第54回 洗浄のシャワーか、癒しの入浴か
リバプール・ストリート駅近く、聖ボトルフ教会の南西にイスラム様式の建物があります。ここはかつて「ハンマーム」と呼ばれるトルコ式公衆浴場でした。1880年代に公衆浴場として開業、現在の建物は1895年に建て替えられたものです(今は廃店)。紳士専用の浴場で、地下には豪華なタイル壁と荘厳な大理石に囲まれた蒸し風呂や熱風風呂、シャワー室などがあったそうです。
シティにあったトルコ式公衆浴場の建物
約2000年前のシティはローマの植民地でしたので、ローマ人の好きな公衆浴場が複数あり、共同浴を楽しむ文化がありました。ところがローマ人が祖国に帰った5世紀前半以降、キリスト教が広まり、他人に裸を見せる公衆浴場が風紀を乱す場所として忌み嫌われるようになります。中世ではペスト菌が蒸気となって身体に入り込むという迷信が信じられ、庶民が入浴する習慣はなくなりました。また、水が豊かでないお国柄、浴槽の利用は一部の貴族に限られました。
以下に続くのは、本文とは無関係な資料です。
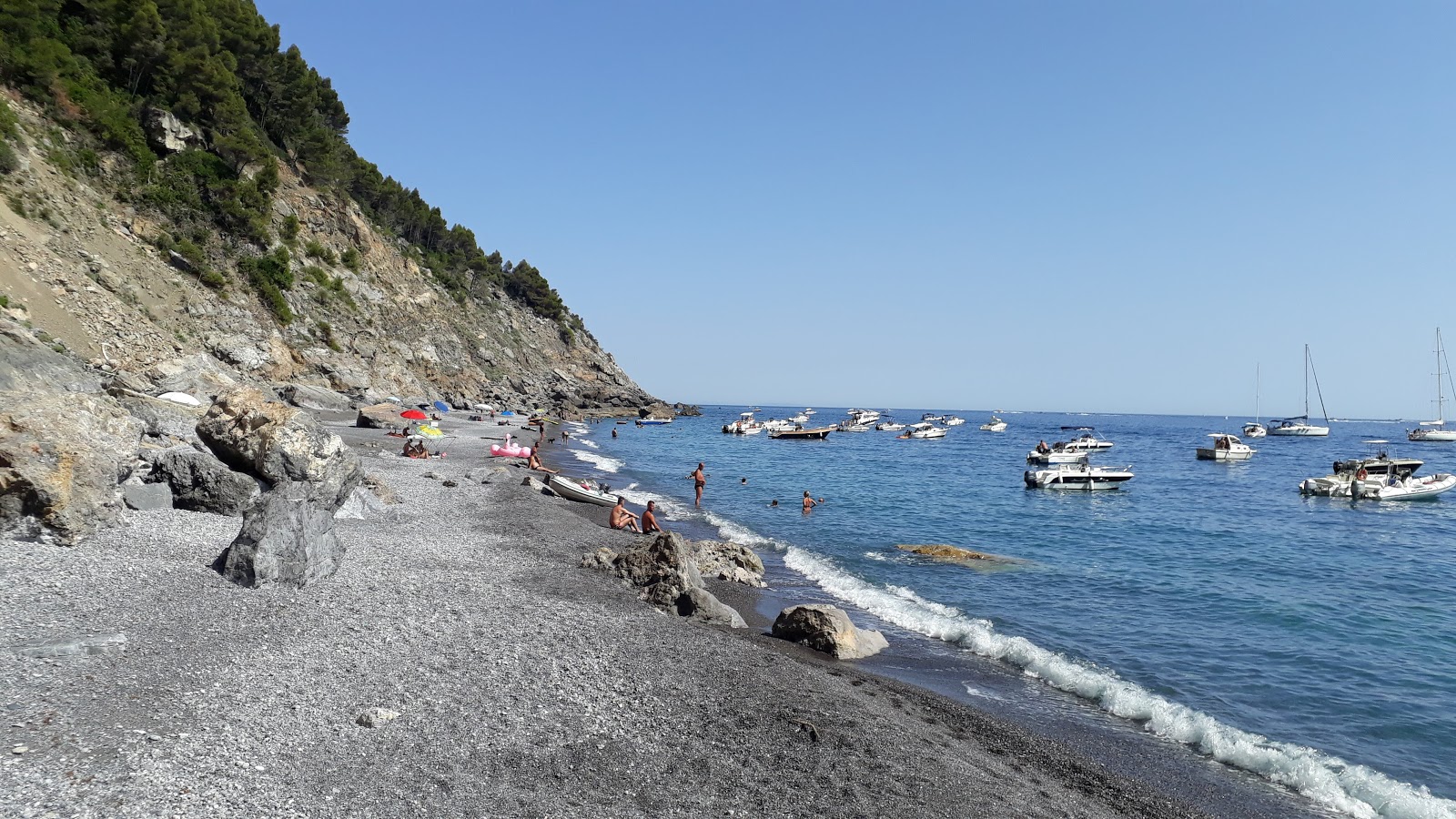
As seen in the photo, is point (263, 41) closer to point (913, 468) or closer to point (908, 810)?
point (913, 468)

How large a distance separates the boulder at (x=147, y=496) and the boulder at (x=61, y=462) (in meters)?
0.44

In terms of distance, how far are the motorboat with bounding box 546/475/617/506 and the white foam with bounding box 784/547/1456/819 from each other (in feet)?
42.8

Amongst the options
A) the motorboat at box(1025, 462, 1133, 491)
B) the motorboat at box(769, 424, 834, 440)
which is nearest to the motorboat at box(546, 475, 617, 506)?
the motorboat at box(1025, 462, 1133, 491)

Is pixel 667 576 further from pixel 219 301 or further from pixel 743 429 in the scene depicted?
pixel 743 429

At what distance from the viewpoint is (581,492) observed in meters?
27.9

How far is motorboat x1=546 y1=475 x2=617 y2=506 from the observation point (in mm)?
27859

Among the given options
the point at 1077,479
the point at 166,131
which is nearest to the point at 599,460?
the point at 1077,479

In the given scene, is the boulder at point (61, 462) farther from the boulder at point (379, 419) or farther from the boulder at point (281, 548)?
the boulder at point (379, 419)

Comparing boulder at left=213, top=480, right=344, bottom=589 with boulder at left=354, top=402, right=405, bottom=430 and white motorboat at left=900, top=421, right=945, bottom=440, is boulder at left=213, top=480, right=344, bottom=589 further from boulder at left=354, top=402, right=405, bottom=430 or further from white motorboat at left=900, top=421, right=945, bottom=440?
white motorboat at left=900, top=421, right=945, bottom=440

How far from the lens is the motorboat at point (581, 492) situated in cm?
2786

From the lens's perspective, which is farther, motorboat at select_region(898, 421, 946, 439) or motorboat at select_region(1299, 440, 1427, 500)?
motorboat at select_region(898, 421, 946, 439)

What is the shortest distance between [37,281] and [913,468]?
52.3m

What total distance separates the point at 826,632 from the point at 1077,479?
35921 mm

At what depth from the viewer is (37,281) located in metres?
35.4
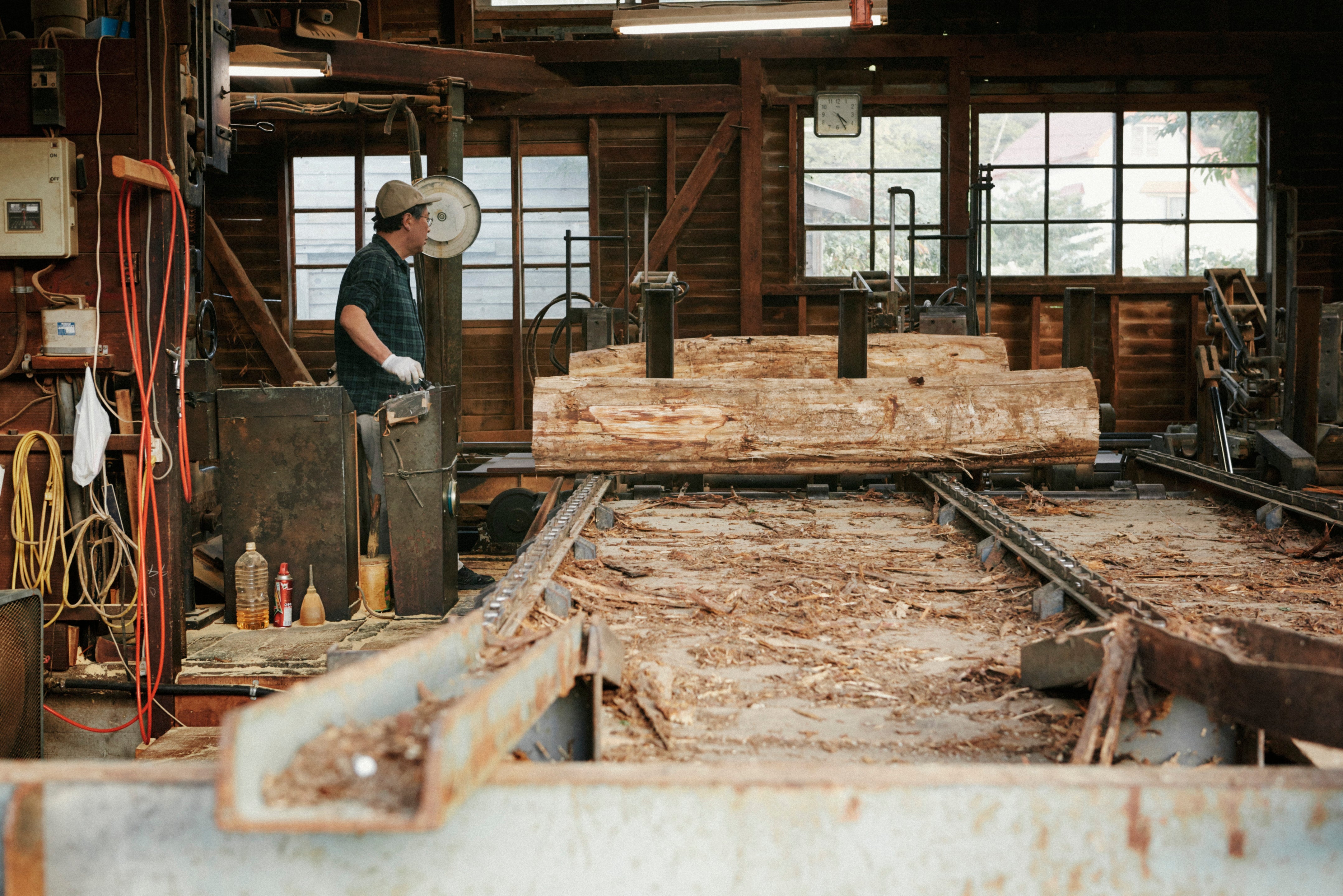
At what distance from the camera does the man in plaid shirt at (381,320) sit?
4969 mm

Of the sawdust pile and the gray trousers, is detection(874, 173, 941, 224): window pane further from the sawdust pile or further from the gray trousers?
the sawdust pile

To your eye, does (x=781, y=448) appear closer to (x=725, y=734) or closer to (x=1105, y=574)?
(x=1105, y=574)

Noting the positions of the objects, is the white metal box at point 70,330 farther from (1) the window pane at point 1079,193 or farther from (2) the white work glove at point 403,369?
(1) the window pane at point 1079,193

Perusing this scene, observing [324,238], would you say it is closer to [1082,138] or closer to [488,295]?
[488,295]

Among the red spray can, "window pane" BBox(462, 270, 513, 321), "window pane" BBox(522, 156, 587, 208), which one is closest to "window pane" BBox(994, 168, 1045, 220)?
"window pane" BBox(522, 156, 587, 208)

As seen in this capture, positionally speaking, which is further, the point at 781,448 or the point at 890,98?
the point at 890,98

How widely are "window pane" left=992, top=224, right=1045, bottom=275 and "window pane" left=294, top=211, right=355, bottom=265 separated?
21.3 ft

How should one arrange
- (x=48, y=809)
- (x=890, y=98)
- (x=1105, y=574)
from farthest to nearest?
1. (x=890, y=98)
2. (x=1105, y=574)
3. (x=48, y=809)

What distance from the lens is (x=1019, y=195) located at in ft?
34.2

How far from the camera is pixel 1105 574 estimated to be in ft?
9.33

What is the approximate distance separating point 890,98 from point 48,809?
1019 centimetres

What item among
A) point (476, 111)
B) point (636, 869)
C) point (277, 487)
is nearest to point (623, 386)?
point (277, 487)

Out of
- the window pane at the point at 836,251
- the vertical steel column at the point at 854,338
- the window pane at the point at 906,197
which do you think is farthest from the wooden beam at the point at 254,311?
the vertical steel column at the point at 854,338

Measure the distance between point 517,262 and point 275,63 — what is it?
→ 344 cm
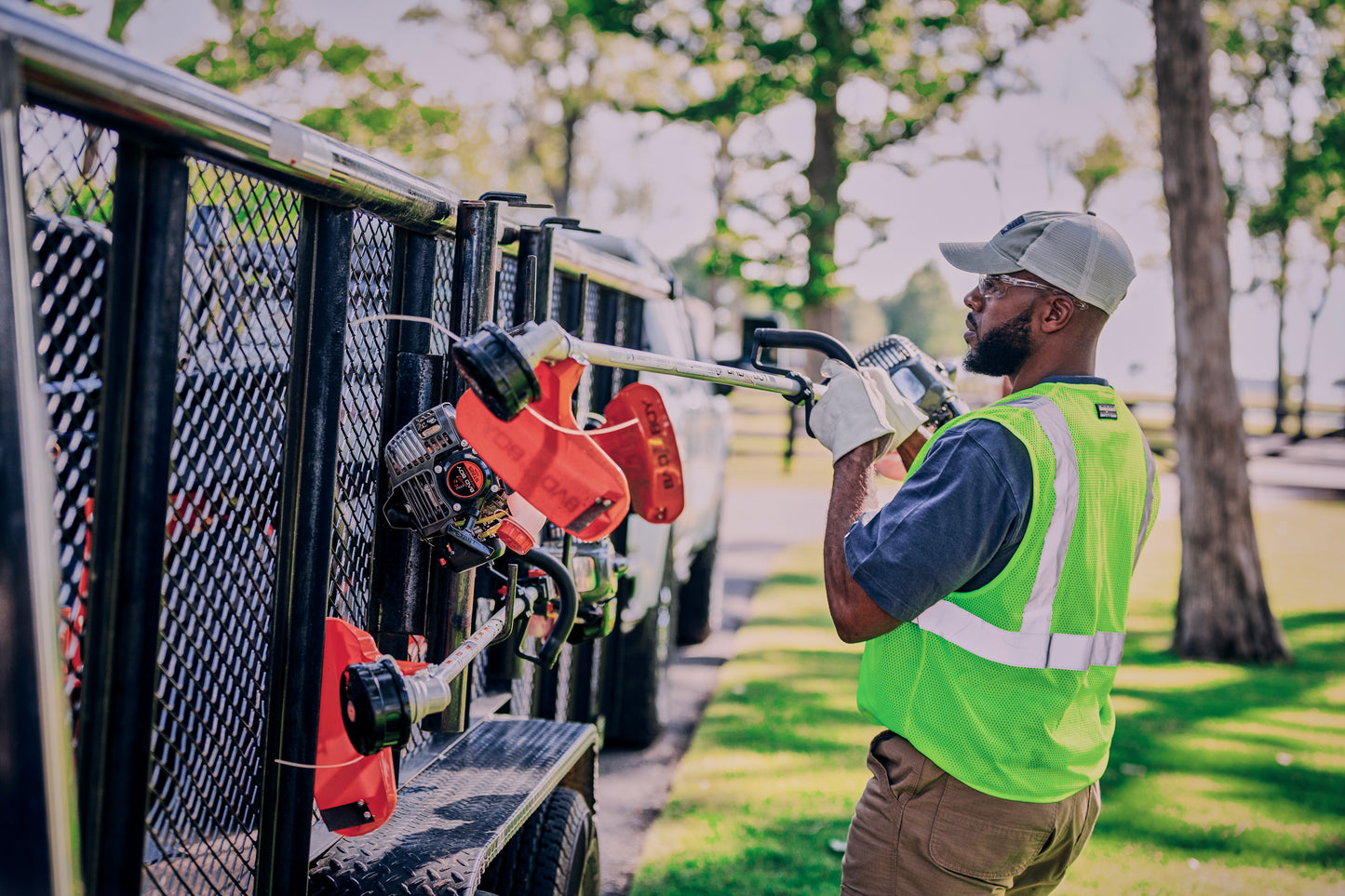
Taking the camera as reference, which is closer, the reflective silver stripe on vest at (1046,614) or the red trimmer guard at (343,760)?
the red trimmer guard at (343,760)

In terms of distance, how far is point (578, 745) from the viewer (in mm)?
2867

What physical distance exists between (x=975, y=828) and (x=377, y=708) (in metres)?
1.20

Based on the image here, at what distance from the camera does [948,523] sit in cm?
→ 203

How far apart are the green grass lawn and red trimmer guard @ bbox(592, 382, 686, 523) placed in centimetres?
190

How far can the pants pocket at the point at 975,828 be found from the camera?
219 cm

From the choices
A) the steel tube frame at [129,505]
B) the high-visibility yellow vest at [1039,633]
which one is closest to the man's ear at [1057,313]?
the high-visibility yellow vest at [1039,633]

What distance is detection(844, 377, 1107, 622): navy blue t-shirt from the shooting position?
203cm

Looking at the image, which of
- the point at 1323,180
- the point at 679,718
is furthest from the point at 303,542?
the point at 1323,180

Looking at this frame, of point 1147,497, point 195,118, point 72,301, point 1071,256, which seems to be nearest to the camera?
point 195,118

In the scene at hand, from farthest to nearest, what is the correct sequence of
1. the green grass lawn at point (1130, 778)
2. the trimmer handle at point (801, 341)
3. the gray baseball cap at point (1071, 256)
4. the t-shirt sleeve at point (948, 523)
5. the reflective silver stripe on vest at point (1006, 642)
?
the green grass lawn at point (1130, 778), the trimmer handle at point (801, 341), the gray baseball cap at point (1071, 256), the reflective silver stripe on vest at point (1006, 642), the t-shirt sleeve at point (948, 523)

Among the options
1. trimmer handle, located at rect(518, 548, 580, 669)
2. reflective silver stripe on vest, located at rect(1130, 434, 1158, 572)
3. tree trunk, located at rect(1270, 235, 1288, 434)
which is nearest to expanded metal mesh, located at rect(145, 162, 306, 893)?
trimmer handle, located at rect(518, 548, 580, 669)

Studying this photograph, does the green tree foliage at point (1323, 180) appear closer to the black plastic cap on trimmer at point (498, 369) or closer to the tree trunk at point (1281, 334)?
the tree trunk at point (1281, 334)

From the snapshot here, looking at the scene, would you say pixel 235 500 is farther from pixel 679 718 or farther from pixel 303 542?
pixel 679 718

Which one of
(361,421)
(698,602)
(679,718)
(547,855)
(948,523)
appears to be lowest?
(679,718)
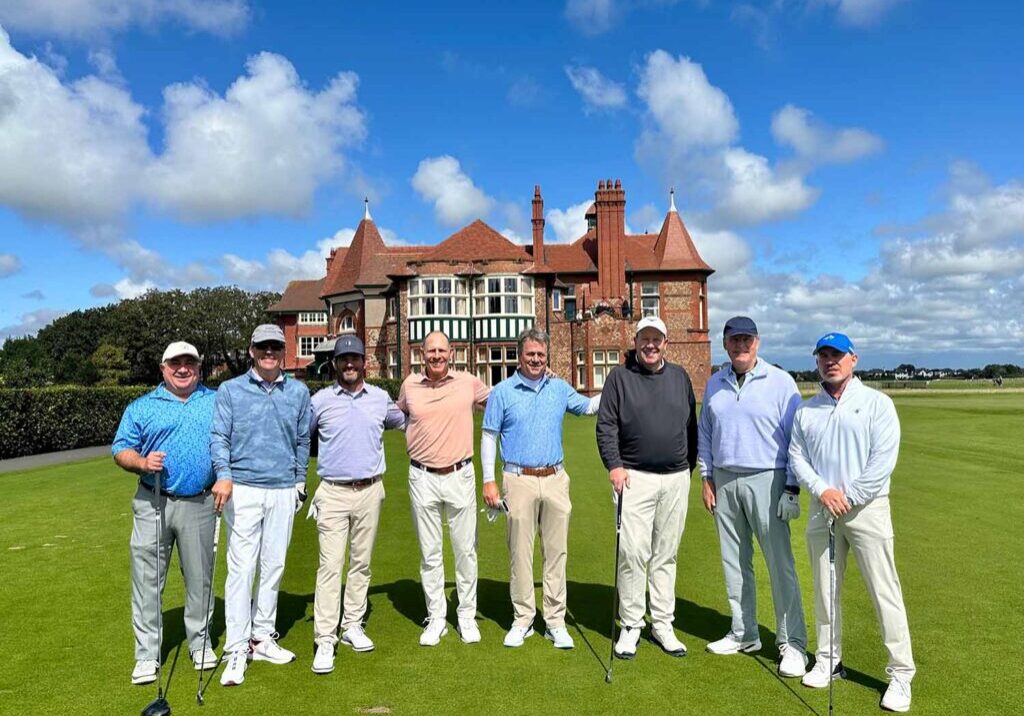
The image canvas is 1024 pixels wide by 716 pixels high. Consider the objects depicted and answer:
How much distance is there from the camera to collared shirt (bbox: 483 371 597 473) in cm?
529

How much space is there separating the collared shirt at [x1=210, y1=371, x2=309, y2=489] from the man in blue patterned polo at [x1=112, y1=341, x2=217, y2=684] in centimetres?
12

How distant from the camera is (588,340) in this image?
37781 mm

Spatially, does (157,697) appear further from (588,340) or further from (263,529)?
(588,340)

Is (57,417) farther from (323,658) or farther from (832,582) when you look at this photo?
(832,582)

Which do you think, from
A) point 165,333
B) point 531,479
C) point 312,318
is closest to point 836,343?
point 531,479

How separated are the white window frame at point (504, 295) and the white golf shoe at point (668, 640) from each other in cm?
3182

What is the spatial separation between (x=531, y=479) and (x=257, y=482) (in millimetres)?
1986

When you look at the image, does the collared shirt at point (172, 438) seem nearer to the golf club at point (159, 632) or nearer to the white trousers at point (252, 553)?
the golf club at point (159, 632)

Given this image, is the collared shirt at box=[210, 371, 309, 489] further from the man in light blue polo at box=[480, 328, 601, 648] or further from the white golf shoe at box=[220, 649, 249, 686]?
the man in light blue polo at box=[480, 328, 601, 648]

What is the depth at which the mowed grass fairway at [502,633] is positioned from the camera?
418cm

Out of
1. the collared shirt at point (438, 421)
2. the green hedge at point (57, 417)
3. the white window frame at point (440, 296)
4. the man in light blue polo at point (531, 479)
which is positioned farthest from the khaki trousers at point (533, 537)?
the white window frame at point (440, 296)

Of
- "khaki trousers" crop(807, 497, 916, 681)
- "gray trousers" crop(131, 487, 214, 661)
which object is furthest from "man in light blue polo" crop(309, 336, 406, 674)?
"khaki trousers" crop(807, 497, 916, 681)

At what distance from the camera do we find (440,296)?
36.8m

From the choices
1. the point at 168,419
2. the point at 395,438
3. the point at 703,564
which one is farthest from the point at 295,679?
the point at 395,438
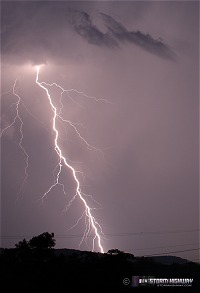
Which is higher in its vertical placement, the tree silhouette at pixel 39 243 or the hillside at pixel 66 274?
the tree silhouette at pixel 39 243

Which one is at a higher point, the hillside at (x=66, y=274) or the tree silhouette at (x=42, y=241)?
the tree silhouette at (x=42, y=241)

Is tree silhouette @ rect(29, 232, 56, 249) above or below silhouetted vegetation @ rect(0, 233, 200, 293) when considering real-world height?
above

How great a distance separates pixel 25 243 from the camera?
34.4m

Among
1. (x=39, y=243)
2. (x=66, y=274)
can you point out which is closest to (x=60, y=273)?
(x=66, y=274)

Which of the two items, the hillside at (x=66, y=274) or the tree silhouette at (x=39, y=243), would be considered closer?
the hillside at (x=66, y=274)

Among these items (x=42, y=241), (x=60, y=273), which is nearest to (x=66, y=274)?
(x=60, y=273)

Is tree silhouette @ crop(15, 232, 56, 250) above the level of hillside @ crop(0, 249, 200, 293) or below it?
above

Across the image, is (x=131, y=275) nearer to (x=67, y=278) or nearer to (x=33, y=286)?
(x=67, y=278)

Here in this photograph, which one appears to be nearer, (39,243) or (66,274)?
(66,274)

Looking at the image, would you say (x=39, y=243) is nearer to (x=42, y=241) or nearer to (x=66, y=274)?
(x=42, y=241)

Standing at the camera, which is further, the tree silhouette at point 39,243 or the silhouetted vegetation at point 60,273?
the tree silhouette at point 39,243

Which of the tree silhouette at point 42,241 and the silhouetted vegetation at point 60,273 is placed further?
the tree silhouette at point 42,241

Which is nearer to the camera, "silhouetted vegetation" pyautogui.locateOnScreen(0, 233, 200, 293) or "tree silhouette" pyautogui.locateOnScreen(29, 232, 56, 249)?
"silhouetted vegetation" pyautogui.locateOnScreen(0, 233, 200, 293)

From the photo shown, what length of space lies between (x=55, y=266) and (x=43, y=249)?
5473 mm
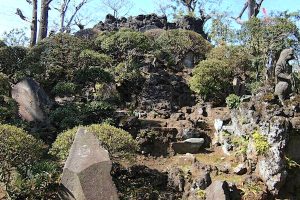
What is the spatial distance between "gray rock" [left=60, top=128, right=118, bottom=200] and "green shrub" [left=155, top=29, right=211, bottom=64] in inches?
471

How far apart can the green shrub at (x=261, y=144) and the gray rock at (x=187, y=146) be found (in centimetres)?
225

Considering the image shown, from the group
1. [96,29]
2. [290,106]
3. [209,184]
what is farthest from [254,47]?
[96,29]

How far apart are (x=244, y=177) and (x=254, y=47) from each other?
785cm

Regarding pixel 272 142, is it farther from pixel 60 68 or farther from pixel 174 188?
pixel 60 68

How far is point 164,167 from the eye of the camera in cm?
1212

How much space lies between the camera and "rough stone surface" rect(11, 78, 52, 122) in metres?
13.2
聖パンクラス公衆浴場(1846年)、今は市民プールに
1767年、シティのラドゲート・ヒルで鍛冶屋を営んでいたウィリアム・フィーサムが近代的シャワーを発明します。頭上に大きな水槽を据え、鎖を引くと溜めていた水が流れ落ちる方式ですが、1822年にはポンプ式のお湯のシャワーに改良して特許を取得。19世紀後半になると効率的に身体を洗浄できる装置ということで、軍隊や監獄施設で導入されました。やがてボイラーや下水道が装備されると、一般家庭にもシャワーが普及します。
シティに残るローマ浴場の遺跡
19世紀といえば、英国では都市の人口過密と貧困層の衛生問題が顕在化した時代です。貧困層に犯罪が多いのは不潔が原因で、彼らを清潔に保つよう公的に支援すべきである、という世論が強まり、1846年、公衆浴場と洗濯場の設立を支援する法律ができました。シティ北部のセント・パンクラスや東部のオールドゲートに廉価で利用できる公営の入浴施設・洗濯場が作られます。ただ、公衆浴場といっても共同の浴槽はなく、浴槽を備えた個室が並びました。
オールドゲート公衆洗濯場(1846年)は看板だけ残る
20世紀初頭には200を超える浴場が完成。当時、英国に留学中の夏目漱石も利用しましたが、赤字のために順次閉鎖されてしまいます。冒頭に戻ってトルコ式公衆浴場を導入した背景には、弱体化したオスマン帝国に進出を図った西欧列強国を牽制するため、彼らを支援する政治的な意図がありました。でもどんな目的で公衆浴場を導入しても、癒しや蘇りを求める入浴文化がなければ、洗浄目的のシャワーで洗い流されてしまうようです。